*Exercise*
Report each line of the data that includes the word "Vietnam".

===== Record excerpts =====

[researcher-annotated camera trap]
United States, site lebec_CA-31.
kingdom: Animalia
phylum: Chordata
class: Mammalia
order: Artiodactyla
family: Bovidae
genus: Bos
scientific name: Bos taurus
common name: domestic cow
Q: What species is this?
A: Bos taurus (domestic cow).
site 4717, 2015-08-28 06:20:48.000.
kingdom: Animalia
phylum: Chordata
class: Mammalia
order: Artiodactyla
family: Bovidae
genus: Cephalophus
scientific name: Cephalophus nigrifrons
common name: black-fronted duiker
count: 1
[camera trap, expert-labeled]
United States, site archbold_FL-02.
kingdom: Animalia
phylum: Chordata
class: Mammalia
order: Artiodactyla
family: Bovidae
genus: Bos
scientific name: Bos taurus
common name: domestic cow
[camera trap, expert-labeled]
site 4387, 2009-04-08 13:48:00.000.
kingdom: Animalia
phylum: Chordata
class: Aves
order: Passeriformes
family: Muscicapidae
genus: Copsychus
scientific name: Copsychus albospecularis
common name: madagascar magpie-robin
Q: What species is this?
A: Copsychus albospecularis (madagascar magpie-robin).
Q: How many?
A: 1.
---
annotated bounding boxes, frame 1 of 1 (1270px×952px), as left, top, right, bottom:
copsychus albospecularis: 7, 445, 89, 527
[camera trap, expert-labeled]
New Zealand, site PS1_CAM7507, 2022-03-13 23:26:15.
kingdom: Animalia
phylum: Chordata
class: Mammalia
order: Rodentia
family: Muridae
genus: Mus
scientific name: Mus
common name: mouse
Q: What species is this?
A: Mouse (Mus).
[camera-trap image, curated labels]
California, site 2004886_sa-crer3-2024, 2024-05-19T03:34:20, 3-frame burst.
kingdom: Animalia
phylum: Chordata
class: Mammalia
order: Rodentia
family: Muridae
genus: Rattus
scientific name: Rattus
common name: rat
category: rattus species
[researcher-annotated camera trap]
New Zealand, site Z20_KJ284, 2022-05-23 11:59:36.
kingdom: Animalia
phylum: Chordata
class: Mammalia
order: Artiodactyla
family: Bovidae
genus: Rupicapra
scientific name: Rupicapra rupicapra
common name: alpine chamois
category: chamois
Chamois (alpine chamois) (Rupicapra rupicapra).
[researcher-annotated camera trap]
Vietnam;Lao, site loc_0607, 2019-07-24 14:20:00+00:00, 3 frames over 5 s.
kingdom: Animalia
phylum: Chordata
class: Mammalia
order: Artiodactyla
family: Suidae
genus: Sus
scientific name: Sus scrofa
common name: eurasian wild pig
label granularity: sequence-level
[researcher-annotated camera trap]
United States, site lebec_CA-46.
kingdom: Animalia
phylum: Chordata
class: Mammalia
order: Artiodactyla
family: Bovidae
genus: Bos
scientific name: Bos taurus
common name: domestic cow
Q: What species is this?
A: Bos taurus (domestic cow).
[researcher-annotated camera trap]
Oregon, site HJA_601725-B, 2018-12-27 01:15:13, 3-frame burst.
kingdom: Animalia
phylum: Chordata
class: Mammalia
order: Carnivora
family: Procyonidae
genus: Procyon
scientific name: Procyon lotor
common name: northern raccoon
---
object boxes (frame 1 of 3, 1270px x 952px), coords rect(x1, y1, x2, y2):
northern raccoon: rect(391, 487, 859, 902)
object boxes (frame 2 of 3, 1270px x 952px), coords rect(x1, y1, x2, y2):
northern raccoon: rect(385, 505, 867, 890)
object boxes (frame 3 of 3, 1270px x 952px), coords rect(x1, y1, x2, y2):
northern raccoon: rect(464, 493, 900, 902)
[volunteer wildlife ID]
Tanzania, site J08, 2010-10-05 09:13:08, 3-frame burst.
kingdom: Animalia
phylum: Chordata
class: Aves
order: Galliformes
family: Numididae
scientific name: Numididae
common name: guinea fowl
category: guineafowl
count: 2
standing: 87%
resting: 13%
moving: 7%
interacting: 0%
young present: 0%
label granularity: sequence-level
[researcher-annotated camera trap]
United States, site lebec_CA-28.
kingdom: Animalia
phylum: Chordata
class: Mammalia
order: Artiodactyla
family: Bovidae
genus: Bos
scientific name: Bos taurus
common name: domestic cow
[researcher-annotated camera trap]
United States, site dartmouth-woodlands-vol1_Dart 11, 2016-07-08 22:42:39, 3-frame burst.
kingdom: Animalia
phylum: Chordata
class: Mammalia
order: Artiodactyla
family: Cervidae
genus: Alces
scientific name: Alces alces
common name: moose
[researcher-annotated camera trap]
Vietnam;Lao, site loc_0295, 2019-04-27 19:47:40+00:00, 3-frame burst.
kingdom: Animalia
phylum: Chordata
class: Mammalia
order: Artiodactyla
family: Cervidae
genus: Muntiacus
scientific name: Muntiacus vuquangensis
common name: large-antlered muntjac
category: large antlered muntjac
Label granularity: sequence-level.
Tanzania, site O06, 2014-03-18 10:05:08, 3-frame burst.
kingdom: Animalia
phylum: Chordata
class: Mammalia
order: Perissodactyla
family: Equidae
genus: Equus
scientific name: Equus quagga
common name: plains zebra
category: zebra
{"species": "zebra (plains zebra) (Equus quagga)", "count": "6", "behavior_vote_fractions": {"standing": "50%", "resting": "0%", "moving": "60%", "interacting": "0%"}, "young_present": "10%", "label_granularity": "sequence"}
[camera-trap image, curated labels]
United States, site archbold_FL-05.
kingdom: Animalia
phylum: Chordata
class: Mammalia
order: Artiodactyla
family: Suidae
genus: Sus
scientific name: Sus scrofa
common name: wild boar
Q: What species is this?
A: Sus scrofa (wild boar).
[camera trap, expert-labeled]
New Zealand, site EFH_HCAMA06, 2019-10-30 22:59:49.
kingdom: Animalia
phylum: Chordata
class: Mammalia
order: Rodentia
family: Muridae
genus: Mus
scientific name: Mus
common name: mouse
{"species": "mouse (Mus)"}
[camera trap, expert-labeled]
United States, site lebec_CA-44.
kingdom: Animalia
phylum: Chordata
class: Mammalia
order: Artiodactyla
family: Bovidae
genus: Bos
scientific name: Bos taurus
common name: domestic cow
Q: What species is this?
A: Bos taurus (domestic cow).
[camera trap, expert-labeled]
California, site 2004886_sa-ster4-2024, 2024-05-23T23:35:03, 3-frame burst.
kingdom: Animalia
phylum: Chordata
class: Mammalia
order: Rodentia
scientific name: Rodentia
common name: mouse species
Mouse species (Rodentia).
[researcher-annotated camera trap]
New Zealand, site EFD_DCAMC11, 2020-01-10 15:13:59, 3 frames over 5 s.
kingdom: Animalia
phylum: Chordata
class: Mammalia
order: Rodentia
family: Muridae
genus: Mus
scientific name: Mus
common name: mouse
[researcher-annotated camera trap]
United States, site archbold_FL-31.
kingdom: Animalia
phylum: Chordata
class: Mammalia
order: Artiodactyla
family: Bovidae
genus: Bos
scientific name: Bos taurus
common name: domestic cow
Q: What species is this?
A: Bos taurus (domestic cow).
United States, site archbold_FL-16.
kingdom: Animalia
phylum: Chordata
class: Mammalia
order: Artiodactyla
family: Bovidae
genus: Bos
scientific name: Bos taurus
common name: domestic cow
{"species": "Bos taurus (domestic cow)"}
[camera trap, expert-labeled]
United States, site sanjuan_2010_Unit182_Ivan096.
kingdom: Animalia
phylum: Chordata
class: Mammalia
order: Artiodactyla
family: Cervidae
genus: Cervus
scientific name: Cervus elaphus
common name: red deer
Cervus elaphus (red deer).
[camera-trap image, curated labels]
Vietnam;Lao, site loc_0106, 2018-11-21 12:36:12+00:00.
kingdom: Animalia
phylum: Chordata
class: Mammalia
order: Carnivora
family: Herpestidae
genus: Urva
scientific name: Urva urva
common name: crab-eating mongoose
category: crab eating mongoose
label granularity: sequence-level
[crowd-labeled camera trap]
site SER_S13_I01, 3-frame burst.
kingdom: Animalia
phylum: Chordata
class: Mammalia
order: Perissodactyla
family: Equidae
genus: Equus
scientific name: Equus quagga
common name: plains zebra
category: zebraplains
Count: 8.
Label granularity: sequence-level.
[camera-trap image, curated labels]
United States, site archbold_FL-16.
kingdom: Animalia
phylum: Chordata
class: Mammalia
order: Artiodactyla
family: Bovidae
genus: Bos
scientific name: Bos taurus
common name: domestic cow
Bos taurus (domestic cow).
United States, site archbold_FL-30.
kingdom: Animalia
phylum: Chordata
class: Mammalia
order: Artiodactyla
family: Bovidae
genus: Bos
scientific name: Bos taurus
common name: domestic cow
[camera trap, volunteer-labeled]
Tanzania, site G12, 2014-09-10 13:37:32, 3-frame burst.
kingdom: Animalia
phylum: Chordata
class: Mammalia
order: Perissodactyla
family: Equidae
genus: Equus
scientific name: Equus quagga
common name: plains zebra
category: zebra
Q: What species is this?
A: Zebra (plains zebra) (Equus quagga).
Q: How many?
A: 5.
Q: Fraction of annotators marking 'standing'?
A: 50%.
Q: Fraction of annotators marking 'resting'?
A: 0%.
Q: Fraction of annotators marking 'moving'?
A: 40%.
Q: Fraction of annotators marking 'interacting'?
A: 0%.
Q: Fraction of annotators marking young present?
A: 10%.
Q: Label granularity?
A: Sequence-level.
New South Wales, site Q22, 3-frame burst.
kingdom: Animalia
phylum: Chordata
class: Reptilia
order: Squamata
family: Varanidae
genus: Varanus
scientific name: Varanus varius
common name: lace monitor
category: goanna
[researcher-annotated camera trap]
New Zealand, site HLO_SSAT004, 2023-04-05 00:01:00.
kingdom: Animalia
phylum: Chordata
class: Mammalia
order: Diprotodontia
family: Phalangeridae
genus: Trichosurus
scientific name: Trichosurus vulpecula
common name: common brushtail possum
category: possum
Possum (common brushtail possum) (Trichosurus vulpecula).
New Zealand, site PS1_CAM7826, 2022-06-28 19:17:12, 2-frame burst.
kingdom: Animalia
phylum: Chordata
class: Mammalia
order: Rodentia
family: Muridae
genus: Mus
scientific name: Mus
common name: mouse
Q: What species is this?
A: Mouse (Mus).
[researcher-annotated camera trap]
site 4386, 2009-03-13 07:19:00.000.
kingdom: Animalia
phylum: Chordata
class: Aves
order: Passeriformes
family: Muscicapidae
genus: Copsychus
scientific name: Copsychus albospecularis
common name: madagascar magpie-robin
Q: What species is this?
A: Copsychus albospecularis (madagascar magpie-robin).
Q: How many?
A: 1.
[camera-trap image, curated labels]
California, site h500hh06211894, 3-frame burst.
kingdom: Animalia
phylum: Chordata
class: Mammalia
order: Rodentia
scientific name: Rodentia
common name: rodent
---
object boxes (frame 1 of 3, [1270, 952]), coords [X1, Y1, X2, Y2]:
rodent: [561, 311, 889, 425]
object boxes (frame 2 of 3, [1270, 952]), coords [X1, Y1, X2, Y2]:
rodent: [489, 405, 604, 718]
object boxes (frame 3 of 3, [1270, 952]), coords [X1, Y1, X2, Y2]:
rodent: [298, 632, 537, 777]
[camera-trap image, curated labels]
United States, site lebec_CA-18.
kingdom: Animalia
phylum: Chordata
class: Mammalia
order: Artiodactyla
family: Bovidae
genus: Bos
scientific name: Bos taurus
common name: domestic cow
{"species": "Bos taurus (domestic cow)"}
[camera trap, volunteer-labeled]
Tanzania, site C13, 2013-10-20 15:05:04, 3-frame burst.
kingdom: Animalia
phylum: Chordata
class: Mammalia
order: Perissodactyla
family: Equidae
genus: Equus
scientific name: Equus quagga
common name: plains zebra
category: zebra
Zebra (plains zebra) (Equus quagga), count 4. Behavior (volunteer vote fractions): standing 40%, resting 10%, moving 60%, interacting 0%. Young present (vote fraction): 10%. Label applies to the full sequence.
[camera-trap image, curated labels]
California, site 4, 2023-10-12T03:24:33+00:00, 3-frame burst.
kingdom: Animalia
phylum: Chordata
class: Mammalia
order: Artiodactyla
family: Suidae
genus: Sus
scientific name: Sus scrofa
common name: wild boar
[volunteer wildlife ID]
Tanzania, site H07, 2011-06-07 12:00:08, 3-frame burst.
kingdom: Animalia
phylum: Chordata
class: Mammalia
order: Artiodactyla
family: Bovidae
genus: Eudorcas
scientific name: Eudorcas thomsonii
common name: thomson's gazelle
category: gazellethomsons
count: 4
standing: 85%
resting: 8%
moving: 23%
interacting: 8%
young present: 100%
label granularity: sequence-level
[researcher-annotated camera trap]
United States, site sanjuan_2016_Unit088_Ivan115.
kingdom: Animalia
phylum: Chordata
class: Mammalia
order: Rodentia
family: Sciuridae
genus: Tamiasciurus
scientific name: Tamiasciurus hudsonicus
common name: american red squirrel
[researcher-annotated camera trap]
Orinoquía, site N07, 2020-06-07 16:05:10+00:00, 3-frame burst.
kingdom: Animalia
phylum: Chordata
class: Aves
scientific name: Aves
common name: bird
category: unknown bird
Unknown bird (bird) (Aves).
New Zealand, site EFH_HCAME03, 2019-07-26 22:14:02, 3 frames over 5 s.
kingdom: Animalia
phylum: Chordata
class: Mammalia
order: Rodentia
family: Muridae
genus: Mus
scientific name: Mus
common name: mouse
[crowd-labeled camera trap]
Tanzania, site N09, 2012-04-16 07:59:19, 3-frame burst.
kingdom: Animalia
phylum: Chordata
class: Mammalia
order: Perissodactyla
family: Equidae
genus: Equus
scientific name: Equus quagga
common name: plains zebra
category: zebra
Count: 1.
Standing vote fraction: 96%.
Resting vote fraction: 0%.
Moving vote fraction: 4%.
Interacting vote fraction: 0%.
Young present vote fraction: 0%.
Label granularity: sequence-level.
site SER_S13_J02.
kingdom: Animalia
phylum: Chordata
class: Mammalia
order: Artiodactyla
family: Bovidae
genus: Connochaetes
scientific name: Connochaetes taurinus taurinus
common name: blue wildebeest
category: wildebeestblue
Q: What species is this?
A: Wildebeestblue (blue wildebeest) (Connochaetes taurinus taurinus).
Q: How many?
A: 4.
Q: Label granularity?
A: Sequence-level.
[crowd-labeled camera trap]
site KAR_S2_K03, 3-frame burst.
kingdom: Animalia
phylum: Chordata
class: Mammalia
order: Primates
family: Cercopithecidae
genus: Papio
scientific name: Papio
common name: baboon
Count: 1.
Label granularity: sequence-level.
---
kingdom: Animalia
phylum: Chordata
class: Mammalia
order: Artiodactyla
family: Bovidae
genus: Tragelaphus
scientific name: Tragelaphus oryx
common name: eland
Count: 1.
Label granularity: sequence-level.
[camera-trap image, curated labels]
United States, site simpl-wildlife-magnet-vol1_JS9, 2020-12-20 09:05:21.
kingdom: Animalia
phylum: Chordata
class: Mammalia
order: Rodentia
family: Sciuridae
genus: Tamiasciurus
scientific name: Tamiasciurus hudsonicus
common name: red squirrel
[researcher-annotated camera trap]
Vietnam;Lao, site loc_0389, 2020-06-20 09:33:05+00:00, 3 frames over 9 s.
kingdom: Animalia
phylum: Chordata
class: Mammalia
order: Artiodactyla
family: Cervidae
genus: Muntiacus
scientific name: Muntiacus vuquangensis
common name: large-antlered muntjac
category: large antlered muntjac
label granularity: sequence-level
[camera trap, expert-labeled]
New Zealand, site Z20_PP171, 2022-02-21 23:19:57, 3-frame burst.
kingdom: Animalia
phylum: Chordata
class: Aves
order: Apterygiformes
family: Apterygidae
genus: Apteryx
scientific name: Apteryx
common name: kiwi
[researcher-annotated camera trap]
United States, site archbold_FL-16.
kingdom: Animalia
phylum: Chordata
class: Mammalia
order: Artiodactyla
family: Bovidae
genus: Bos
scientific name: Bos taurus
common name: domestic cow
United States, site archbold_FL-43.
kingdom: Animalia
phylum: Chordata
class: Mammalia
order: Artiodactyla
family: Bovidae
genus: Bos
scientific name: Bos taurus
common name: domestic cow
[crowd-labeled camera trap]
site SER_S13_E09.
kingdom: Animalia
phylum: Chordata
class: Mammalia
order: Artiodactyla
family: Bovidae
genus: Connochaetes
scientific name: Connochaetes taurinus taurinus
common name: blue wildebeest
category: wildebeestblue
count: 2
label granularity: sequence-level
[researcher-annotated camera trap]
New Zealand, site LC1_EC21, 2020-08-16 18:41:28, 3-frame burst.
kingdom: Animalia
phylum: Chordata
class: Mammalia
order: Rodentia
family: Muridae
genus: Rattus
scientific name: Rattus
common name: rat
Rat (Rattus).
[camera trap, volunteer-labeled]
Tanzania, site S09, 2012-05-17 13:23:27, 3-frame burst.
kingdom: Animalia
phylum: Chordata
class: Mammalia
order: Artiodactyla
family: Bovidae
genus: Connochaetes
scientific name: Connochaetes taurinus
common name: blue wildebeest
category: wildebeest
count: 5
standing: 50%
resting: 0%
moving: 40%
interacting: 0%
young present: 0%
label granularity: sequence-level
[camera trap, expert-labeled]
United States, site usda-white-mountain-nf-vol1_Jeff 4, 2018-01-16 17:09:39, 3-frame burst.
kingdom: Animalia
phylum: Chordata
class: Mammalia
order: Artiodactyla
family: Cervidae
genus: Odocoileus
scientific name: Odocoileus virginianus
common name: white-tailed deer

=====

*Solution to the problem*
Vietnam;Lao, site loc_0607, 2019-07-24 14:20:00+00:00, 3 frames over 5 s.
Vietnam;Lao, site loc_0295, 2019-04-27 19:47:40+00:00, 3-frame burst.
Vietnam;Lao, site loc_0106, 2018-11-21 12:36:12+00:00.
Vietnam;Lao, site loc_0389, 2020-06-20 09:33:05+00:00, 3 frames over 9 s.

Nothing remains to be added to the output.